Salt, Gravity, and Everyday Causes
Not all leg swelling signals a medical condition. High salt intake is one of the most straightforward triggers. A study of elderly men found that daily salt consumption directly correlated with the amount of fluid that accumulated in the legs by late afternoon. The mechanism is simple: sodium pulls water into your blood vessels, increasing overall fluid volume, and gravity draws that extra fluid downward throughout the day.
Prolonged sitting or standing has the same gravitational effect. Long flights, desk jobs, and any position where your legs hang down for hours can produce noticeable ankle swelling by evening. Pregnancy increases blood volume and puts pressure on the veins returning blood from the legs, making swelling common in the third trimester. Obesity adds sustained pressure on the veins and lymphatic vessels of the lower body, contributing to chronic low-grade swelling.
Infections
Cellulitis, a bacterial skin infection, causes swelling that’s concentrated in one area and comes with distinct signs: the skin is painful, red, swollen, warm to the touch, and tender. Unlike the gradual, painless swelling of vein problems or fluid retention, infection-related swelling develops over hours to days and is often accompanied by fever. The lower leg is one of the most common sites.
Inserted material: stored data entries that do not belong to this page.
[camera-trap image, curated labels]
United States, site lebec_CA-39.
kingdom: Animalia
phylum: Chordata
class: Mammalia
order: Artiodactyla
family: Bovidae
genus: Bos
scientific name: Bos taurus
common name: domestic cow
Any break in the skin, even a small cut or crack between the toes, can serve as an entry point for bacteria.
How Doctors Assess Swelling
One of the first things a clinician does is press a finger into the swollen area for several seconds and watch what happens when they release it. If the pressure leaves a visible dent that slowly fills back in, that’s called pitting edema, and it’s graded on a scale from 1+ (a shallow dent of about 2 millimeters) to 4+ (a deep dent of 8 millimeters or more). Pitting edema is typical of fluid overload from heart, kidney, or liver problems, as well as vein disease and medication side effects.
Non-pitting edema, where the skin bounces right back, is more characteristic of lymphedema or thyroid disease. The distinction helps narrow down the cause, along with whether swelling is in one leg or both, how quickly it appeared, and what other symptoms are present.
Managing Swelling at Home
For mild swelling related to gravity, salt, or long periods of inactivity, a few strategies help. Elevating your legs above heart level allows gravity to work in your favor, draining fluid back toward the center of your body. Reducing sodium intake directly reduces the amount of fluid your body retains. Moving regularly, even short walks or calf raises, activates the muscle pump in your lower legs that pushes blood upward through the veins.
Compression stockings apply graduated pressure to the legs, with the most pressure at the ankle and less as the stocking goes up. Low-compression stockings (under 20 mmHg of pressure) are available without a prescription and work well for mild, gravity-related swelling. Stockings rated at 20 mmHg or higher require a prescription and are used for conditions like CVI or lymphedema. Getting the right fit matters, so it’s worth being measured rather than guessing a size.